07-09-2013, 01:45 PM
Two interesting dreams last night:
One I'm talking to one of my colleagues back in Cali. (A girl who I dated for a few dates 2 years back, but it was left awkward because she said was interested in something serious although there were mixed signals but I was clearly not interested in something serious. It was a bit more complex than that but suffice to say although I did feel a bit bad about the way I treated her.) I feel like we're good friends, although we weren't good friends in real life, and I feel like I'm just asking her about what's she doing with her life. (I had a dream about a year ago that involved me asking her forgiveness in the dream which she did). I guess I'm still processing about that - she did not have a huge impact on my life when we interacted, but I did feel guilty about the way things went down. Probably the only instance in my life where I burnt a friendship over a thing like that.

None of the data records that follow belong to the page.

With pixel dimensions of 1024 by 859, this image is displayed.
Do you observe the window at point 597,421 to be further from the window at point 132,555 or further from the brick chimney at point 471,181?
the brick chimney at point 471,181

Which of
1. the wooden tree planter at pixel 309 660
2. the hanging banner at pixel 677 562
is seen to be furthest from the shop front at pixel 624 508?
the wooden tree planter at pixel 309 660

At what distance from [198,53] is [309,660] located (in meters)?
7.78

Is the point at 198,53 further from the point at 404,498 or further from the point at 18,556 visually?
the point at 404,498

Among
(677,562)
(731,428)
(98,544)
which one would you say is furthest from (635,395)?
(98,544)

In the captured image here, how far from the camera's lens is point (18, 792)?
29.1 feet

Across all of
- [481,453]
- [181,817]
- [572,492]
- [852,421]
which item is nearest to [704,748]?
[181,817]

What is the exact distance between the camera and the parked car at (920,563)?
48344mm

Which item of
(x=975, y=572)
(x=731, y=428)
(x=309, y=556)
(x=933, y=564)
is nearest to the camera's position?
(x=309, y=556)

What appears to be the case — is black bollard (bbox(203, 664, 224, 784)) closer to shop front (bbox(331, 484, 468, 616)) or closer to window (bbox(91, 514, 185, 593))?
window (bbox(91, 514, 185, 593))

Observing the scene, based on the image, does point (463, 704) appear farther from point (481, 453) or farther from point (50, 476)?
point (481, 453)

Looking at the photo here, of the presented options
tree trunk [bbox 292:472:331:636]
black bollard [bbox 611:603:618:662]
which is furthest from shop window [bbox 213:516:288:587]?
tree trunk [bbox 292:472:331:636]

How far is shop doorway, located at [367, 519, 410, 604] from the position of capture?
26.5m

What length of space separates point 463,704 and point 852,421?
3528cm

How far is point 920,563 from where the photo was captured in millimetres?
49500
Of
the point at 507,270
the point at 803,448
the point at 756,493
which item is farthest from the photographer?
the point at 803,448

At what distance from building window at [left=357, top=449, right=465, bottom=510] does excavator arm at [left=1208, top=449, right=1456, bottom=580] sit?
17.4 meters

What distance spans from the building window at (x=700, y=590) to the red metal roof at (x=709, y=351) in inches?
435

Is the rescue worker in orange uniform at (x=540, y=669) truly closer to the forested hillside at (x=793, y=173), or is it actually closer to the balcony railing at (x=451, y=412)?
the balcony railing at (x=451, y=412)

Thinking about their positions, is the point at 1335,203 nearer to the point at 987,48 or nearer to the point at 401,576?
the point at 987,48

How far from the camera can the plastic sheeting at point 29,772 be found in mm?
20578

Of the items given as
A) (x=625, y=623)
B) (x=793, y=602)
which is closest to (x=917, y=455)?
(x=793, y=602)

The second dream was a little more fantastic. I was at some house at small get together. There were a few people talking some spiritual stuff. Specifically, A middle aged man, A middle aged woman, and two girls in their late twenties. They all seemed like they were part of some meditation movement. There was a strange familiarity I had with them. They didn't get into details about their movement but asked if I was interested in hearing about it and that it would take 30-60 minutes. I said sure. We went into another room where basically they gave me a presentation. The younger women were particularly excited that I was willing to hear about this. It had many good spiritual concepts then about halfway through, it started talking about the power of selfishness and viewing the self as the creator and not worrying about anything else, and how there is great power in that. I mention at that point that there is also great power in selflessness and helping other-selves. They pause. The older lady was talking and she stops and looks at the older middle aged man. He seemed to be expecting my response and looked a bit disheartened and reluctantly agreed. I tell them it's ok that we are on different paths and one isn't better than the other. I feel like the middle age man and I especially are old friends for some reason. I notice at this point that all of them had small 1/2 inch horn-like protrusions on their hands and their head. They are saying goodbye. The younger women hug me, and I feel a little pinch from the horns I'm like ow watch it, and they smile a bit sadly. Then I give the middle aged man a great big hug with tons of love and as I finish he puts his hand on his heart and says "now that hurts, you gotta remember we're not used to all of that" with a faint smile, and I realize that all that heart energy is hurting him. I nod, and say my final goodbyes. I then wakeup.
One I'm talking to one of my colleagues back in Cali. (A girl who I dated for a few dates 2 years back, but it was left awkward because she said was interested in something serious although there were mixed signals but I was clearly not interested in something serious. It was a bit more complex than that but suffice to say although I did feel a bit bad about the way I treated her.) I feel like we're good friends, although we weren't good friends in real life, and I feel like I'm just asking her about what's she doing with her life. (I had a dream about a year ago that involved me asking her forgiveness in the dream which she did). I guess I'm still processing about that - she did not have a huge impact on my life when we interacted, but I did feel guilty about the way things went down. Probably the only instance in my life where I burnt a friendship over a thing like that.
The second dream was a little more fantastic. I was at some house at small get together. There were a few people talking some spiritual stuff. Specifically, A middle aged man, A middle aged woman, and two girls in their late twenties. They all seemed like they were part of some meditation movement. There was a strange familiarity I had with them. They didn't get into details about their movement but asked if I was interested in hearing about it and that it would take 30-60 minutes. I said sure. We went into another room where basically they gave me a presentation. The younger women were particularly excited that I was willing to hear about this. It had many good spiritual concepts then about halfway through, it started talking about the power of selfishness and viewing the self as the creator and not worrying about anything else, and how there is great power in that. I mention at that point that there is also great power in selflessness and helping other-selves. They pause. The older lady was talking and she stops and looks at the older middle aged man. He seemed to be expecting my response and looked a bit disheartened and reluctantly agreed. I tell them it's ok that we are on different paths and one isn't better than the other. I feel like the middle age man and I especially are old friends for some reason. I notice at this point that all of them had small 1/2 inch horn-like protrusions on their hands and their head. They are saying goodbye. The younger women hug me, and I feel a little pinch from the horns I'm like ow watch it, and they smile a bit sadly. Then I give the middle aged man a great big hug with tons of love and as I finish he puts his hand on his heart and says "now that hurts, you gotta remember we're not used to all of that" with a faint smile, and I realize that all that heart energy is hurting him. I nod, and say my final goodbyes. I then wakeup.